While February is typically dedicated to honoring the contributions black individuals have made to American society, it’s always Black History Month in the African American studies class at Needham High School.
History teacher Drew Ames attended a METCO conference in 2011 and learned about similar courses offered at neighboring schools, including Wellesley High School.
In Needham, the course, now in its second decade, is taught by the team of Ames and the high school’s METCO coordinator, Shakur Abdal-Khallaq. Along with his other roles, Abdal-Khallaq is also a clinician in the counseling department.
“I lead the history part,” Ames said, “And with difficult conversations it’s valuable to have Shakur here to speak to things that I can’t authentically speak to.”
At the beginning of the year, the class discusses general concepts such as race and racial identity before shifting to a chronological study.
“We work through the history of African Americans in the country, but we connect to things that are still happening now,” said Abdal-Khallaq. “Students can bring in events from the news that they need to talk about. Over the last two to three years, that’s been happening a lot more.”
Senior Reese Hurwitch believes this elective should be a required course. “We have open discussion and get to talk through things,” she said.
A lesson that covered important black Americans from the first half of the 20th century asked students to consider an individual’s life story and determine whether, on balance, it represented hope or disillusionment. Students studied their assigned example in small groups and presented their findings to the class.
Simon Ettinger and Kevin Mendes created a presentation on Joe Louis, the black boxing star whose 1938 victory over German Max Schmeling was celebrated as a win against Nazism. Ettinger focused on the biracial praise Louis received while Mendes focused on the financial problems that Louis could not escape.
In the end, the students concluded that Louis’s story was more one of disillusionment. “They respected what he accomplished, but not him as a person,” Mendes said.
Similarly, Mamoud Kamara, Alec Purrington and Eli Kajmo concluded the story of Hollywood’s first African American Oscar winner, Hattie McDaniel, who played a house slave in “Gone with the Wind,” was mostly a tale of disillusionment.
“Every success was eaten away at by the racial code of the time,” said Purrington. “She wasn’t allowed to view the opening of ‘Gone With the Wind,’ and she couldn’t sit with her colleagues from the movie at the award ceremony.”

> [Data for review]
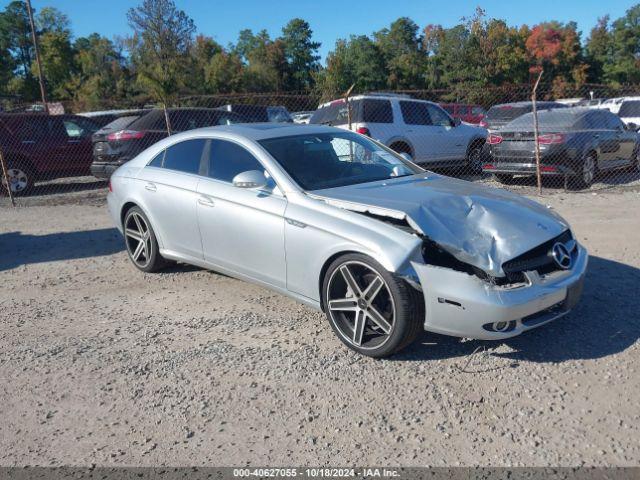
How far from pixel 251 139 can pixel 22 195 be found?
9640 millimetres

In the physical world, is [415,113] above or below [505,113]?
above

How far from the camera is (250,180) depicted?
14.7ft

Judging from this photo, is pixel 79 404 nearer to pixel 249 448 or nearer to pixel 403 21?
pixel 249 448

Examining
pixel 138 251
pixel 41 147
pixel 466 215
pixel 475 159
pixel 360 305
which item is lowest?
pixel 475 159

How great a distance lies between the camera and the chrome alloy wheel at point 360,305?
3.83 m

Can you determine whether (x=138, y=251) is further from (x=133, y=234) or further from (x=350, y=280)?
(x=350, y=280)

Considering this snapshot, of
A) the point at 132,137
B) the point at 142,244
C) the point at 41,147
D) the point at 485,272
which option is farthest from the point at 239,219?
the point at 41,147

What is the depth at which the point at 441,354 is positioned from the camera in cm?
396

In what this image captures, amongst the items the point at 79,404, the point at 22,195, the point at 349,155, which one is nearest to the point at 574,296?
the point at 349,155

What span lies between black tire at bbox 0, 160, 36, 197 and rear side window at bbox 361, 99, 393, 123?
7.31 m

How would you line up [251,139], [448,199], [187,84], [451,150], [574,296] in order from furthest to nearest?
1. [187,84]
2. [451,150]
3. [251,139]
4. [448,199]
5. [574,296]

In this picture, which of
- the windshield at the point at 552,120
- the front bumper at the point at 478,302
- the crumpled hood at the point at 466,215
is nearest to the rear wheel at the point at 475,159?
the windshield at the point at 552,120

> [Your goal] Extend the article about the African American studies course at Needham High School, picking up after its final sentence. The records are separate material and have no connection to the article about the African American studies course at Needham High School.

> [Result]
On the other hand, Hurwitch and Isabella Barbaria concluded that A. Philip Randolph was mostly an icon of hope. They explained how he formed the Brotherhood of Sleeping Car Porters, the first successful union of black workers.
Both Hurwitch and Barbaria said they appreciated how the course adds depth to what they learned in prior history classes. “We learned about African American history in general, but here we get to hone in,” Barbaria said.
The Department of Education reports that Needham High School’s student body is 2.5% African American, but in African American studies students of color make up about half of the class.
In addition to being racially integrated, the class is also integrated by ability level, highly unusual for high school offerings.
“That range of abilities contributes to the richness of the class,” said Abdal-Khallaq.
People often focus on the benefits for students in less accelerated classes when they work with students who are taking mostly AP classes, he said. “But sometimes what’s lost is how important it is for the high achieving student to have conversations with people who may not be in their other classes. They find out that they can learn a lot from them.”
Both Ames and Abdal-Khallaq said students sometimes struggle to see past isolated events to discern larger patterns.
“They don’t always see how individuals had to fit themselves into a box in order to achieve,” said Abdal-Khallaq.
“We focus on the contributions of African Americans in all aspects of American society,” said Ames. “A traditional U.S. history class primarily focuses on oppression.”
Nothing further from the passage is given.